Con l'ultimo motivo il ricorrente ha lamentato la contraddittorietà della motivazione laddove la Corte aveva ritenuto che il collegio chiamato a decidere sulla sussistenza o meno di un sodalizio criminoso finalizzato alla falsa fatturazione avesse espresso il proprio convincimento anche in relazione all'imputazione ex art. 416 bis C.P. Il ricorso, essendo fondato il primo - ed assorbente - motivo di gravame, deve essere accolto.

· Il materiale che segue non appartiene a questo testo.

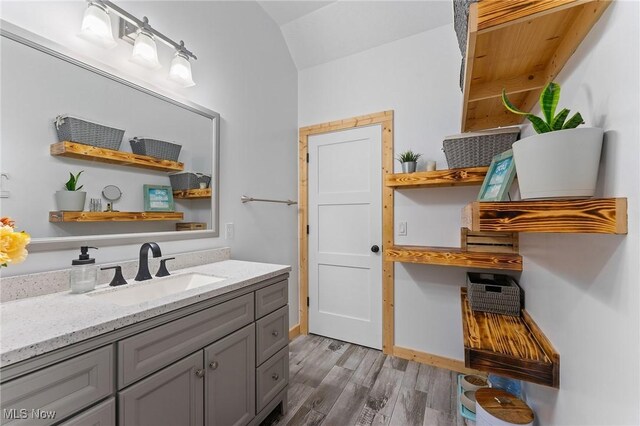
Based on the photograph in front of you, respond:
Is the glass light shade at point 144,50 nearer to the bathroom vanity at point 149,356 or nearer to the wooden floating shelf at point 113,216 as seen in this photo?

L'esplicito richiamo all'art. 127 C.P.P. contenuto al comma 3 dell'art. 41 dello stesso codice impone per la decisione in merito all'istanza di ricusazione (a meno che non debba adottarsi una pronuncia di inammissibilità per manifesta infondatezza) l'osservanza delle forme previste nel citato art. 127 e quindi l'instaurazione di regolare contraddittorio previo avviso agli interessati della fissazione dell'udienza. Se, infatti, in caso di palese infondatezza dei motivi addotti a supporto della dichiarazione di ricusazione -ed in ragione proprio di tale palese infondatezza e della necessità di immediatamente rimuovere un pretestuoso ostacolo al regolare corso del procedimento- può provvedersi con ordinanza de plano senza ricorrere alla procedura camerale (ossia "senza ritardo", così come dispone il primo comma dell'art. 41 C.P.P.), tale più garantistica procedura ex art. 127 C.P.P. è stata dal legislatore prevista allorquando si debba esaminare il merito della questione.
Ne consegue che, proposta da una parte processuale la dichiarazione di ricusazione, deve a norma dell'art. 127 C.P.P. darsi avviso della fissata udienza "alle parti, alle altre persone interessate e ai difensori", nulla rilevando, a fronte di tale chiara dizione letterale, la natura personalissima dell'atto di ricusazione e, di contro, assumendo rilievo l'interesse di tutte le parti a far valere il proprio punto di vista su una vicenda che concerne il mutamento o l'intangibilità del giudice (cfr. Cass. sez. 1, sent. n. 5293/96);
sicché, dovendosi con tutta evidenza ricomprendersi tra "le parti" gli imputati, coglie nel segno la censura formulata nel primo motivo di gravame, laddove si è eccepita la violazione dell'art. 178 lett. c C.P.P., rientrando la disposizione inosservata fra quelle concernenti l'intervento, l'assistenza e la rappresentanza dell'imputato e costituendo quindi la sua violazione nullità di ordine generale (cfr. Cass. sez. 6, sent. n. 218/1992). Non ignora il Collegio il contrasto giurisprudenziale che in materia si è verificato (cfr. per un diverso approccio ed una differente soluzione: Cass. sentenze nn. 1280/98- 3862/92), ma a dare maggior solidità alla tesi qui seguita va richiamato l'art. 111 Cost. ed il principio in esso sancito della necessaria osservanza del contraddittorio, che rendono non più attuale il ricordato contrasto. Gli ulteriori motivi di gravame restano assorbiti nella decisione.
P.Q.M.
Annulla l'ordinanza impugnata e rinvia alla Corte di Appello di Bari per nuovo esame della richiesta di ricusazione.
Così deciso in Roma, il 17 settembre 2003.
DEPOSITATA IN CANCELLERIA IL 9 OTTOBRE 2003.